With about 250 species of birds either visiting or making their homes in CVNP, where else can you find a better bird-watching experience than in your national park? Bring your binoculars and see what you can spot this season!
Please be aware that playing recorded bird sounds in the national park is discouraged. Recorded bird calls or songs, such as from your favorite phone app, can greatly disturb species in the area, so please do not use them to attract birds for photos or other uses.
To see more bird photos and share some of your own, check out our birding Pinterest page >
Fall Birds in CVNP
As cooler weather starts to return to Ohio and the leaves begin to change color, many migrating birds also return to pass through the national park on their way south. Visit CVNP in the fall to see some of these gorgeous birds traveling to their winter homes. We’ve highlighted a couple key locations below for both new and experienced birders, as well as the birds you might spot if you visit.
To spot some of these wetland birds, park at the Ira Road trailhead, then walk north along the Towpath Trail to Beaver Marsh. Keep an eye out for other animals, too—Beaver Marsh is typically one of the best places to see wildlife in the park!
- Black-throated Green Warbler: Look for the bright yellow face, black throat, olive crown, and white belly of this small songbird, and listen for its persistent song: zoo-zee, zoo-zoo-zee!
- Nashville Warbler: This medium-sized warbler has a plain, olive-green back and wings with a yellow throat, breast, and belly and a white eye-ring.
- White-throated Sparrow: Listen for these birds’ distinctive “oh-sweet-Canada” song as they hop and fly near the ground, often scratching in leaves in search of food.
- Chimney Swift: You may have encountered chimney swifts nesting in your chimney before, but now you can look for them during the fall migration in aerial flocks. These graceful flyers spend most of their time airborne.
- Tree Swallow: The blue-green, iridescent backs of tree swallows flash in the sun as you watch these aerial acrobats catch flying insects above Beaver Marsh.
- Pied-billed Grebe: These expert divers are small, chunky swimming birds with virtually no tail. Look for these duck-like birds hiding in wetland vegetation.

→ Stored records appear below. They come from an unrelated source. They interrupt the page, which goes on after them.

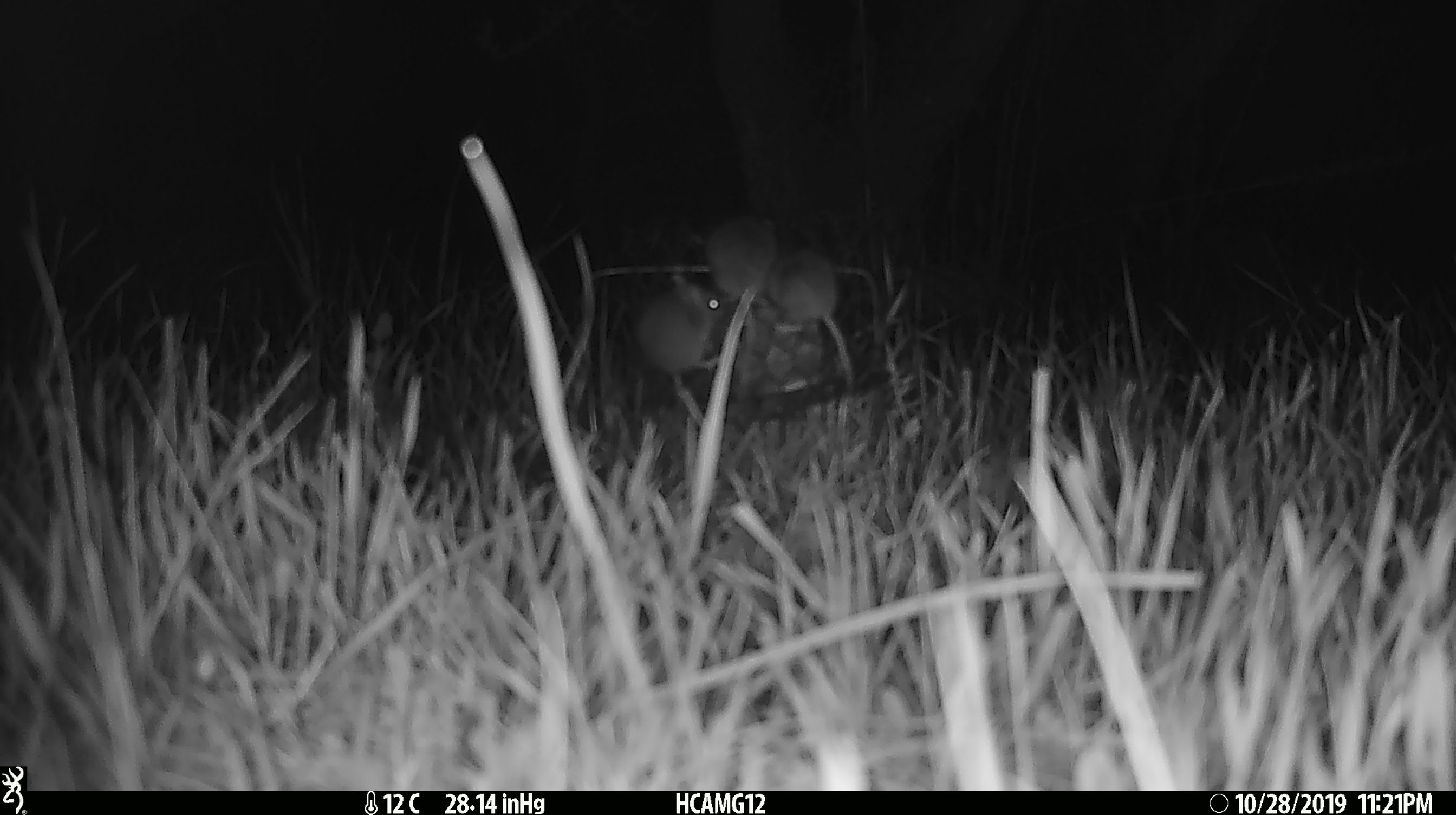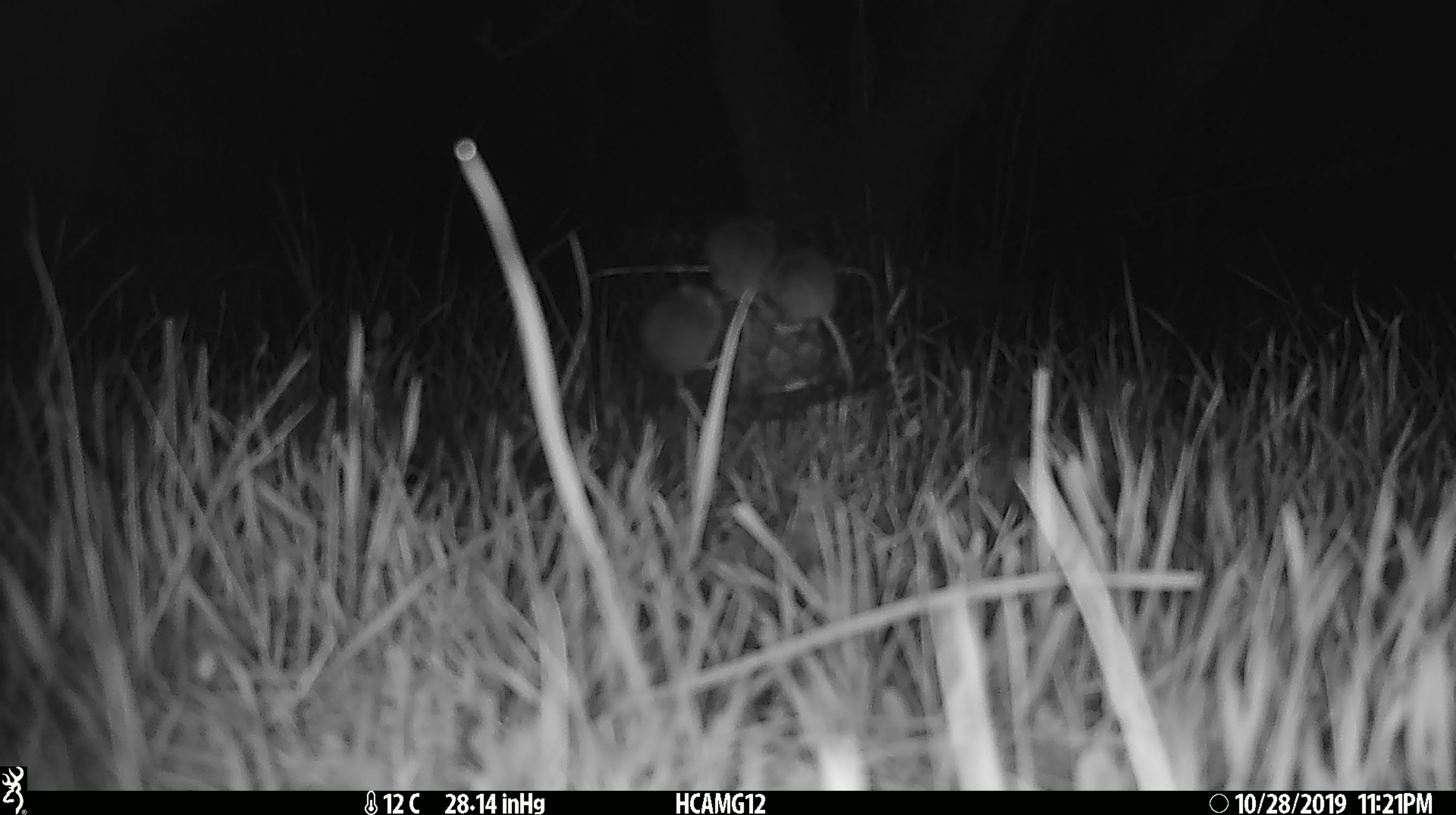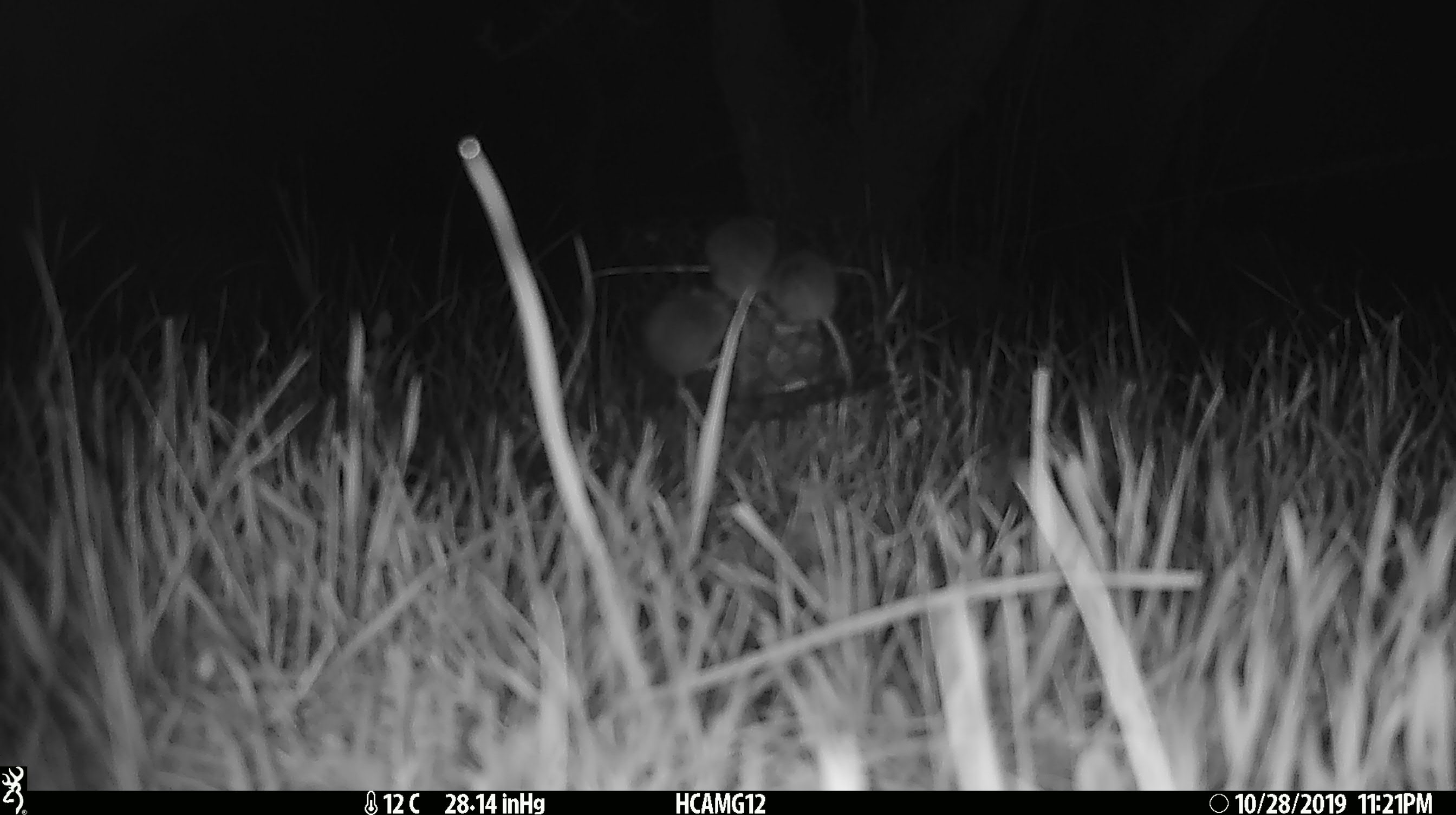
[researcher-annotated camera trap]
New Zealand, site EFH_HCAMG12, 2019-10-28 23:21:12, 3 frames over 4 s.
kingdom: Animalia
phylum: Chordata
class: Mammalia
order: Rodentia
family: Muridae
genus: Mus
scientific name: Mus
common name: mouse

- Wood Duck: Visit Beaver Marsh early in the morning to see large flocks of wood ducks on their way south. The male of this species is particularly striking, with its crested green head, bright white markings on the face, and chestnut breast.
Towpath Trail, north of Boston Store:
To explore this part of the Towpath Trail, park at the Boston Store Visitor Center, then walk north on the trail to Highland Road and Red Lock Trailhead for a chance to see the following birds.
- Common Yellowthroat: The bright yellow male of this species is hard to miss, with its distinctive black mask and recognizable song: witchety-witchety-witchety!
- Yellow-rumped Warbler: This relatively large songbird is the most common warbler seen in the Cuyahoga Valley for the most extended period of time during the fall.
- Swamp Sparrow: With unusually long legs, the streaky brown-grey swamp sparrow can wade in shallow water to forage for insects, even occasionally sticking its head underwater.
- Cedar Waxwing: Cedar waxwings are a warm brown color, with a rakish black mask, a yellow-tipped tail, and bright red wing accents. Look for them catching insects over the river.
- Eastern Bluebird: A cheery bright blue with a rusty red breast, bluebirds can frequently be seen perching on fruiting tree limbs, eating berries.
- Red-headed Woodpecker: While not a common bird, this stretch of the Towpath Trail is a good place to look for the bright red flash of the red-headed woodpecker, as it typically nests in this area.
- Large flocks of mixed blackbirds: At dusk, flocks of red-winged blackbirds, common grackles, brown-headed cowbirds, and rusty blackbirds descend to roost in the grasses and cattails.
American Birding Association Code of Ethics
The American Birding Association (ABA) tells us, “Everyone who enjoys birds and birding must always respect wildlife, its environment, and the rights of others. In any conflict of interest between birds and birders, the welfare of the birds and wildlife and their environment comes first.” Please observe this and the following code of ethics when birding in CVNP:
- Promote the welfare of birds and wildlife and their environment.
- Support the protection of important bird habitats.
- To avoid stressing birds or exposing them to danger, exercise restraint and caution during observation, photography, sound recording, or filming. Limit the use of recordings and other methods of attracting birds, and never use such methods in heavily birded areas, or for attracting any species that is Threatened, Endangered, or of Special Concern, or is rare in your local area.
- Keep well back from nests and nesting colonies, roosts, display areas, and important feeding sites. In such sensitive areas try to use a blind or hide, and take advantage of natural cover. Use artificial light sparingly for filming or photography, especially for close-ups.
- Stay on trails, paths and roads where they exist; otherwise keep habitat disturbance to a minimum.
- Follow all laws, rules, and regulations governing use of roads and public areas.
- Practice common courtesy in contacts with other people. Your exemplary behavior will generate goodwill with other birders and park visitors.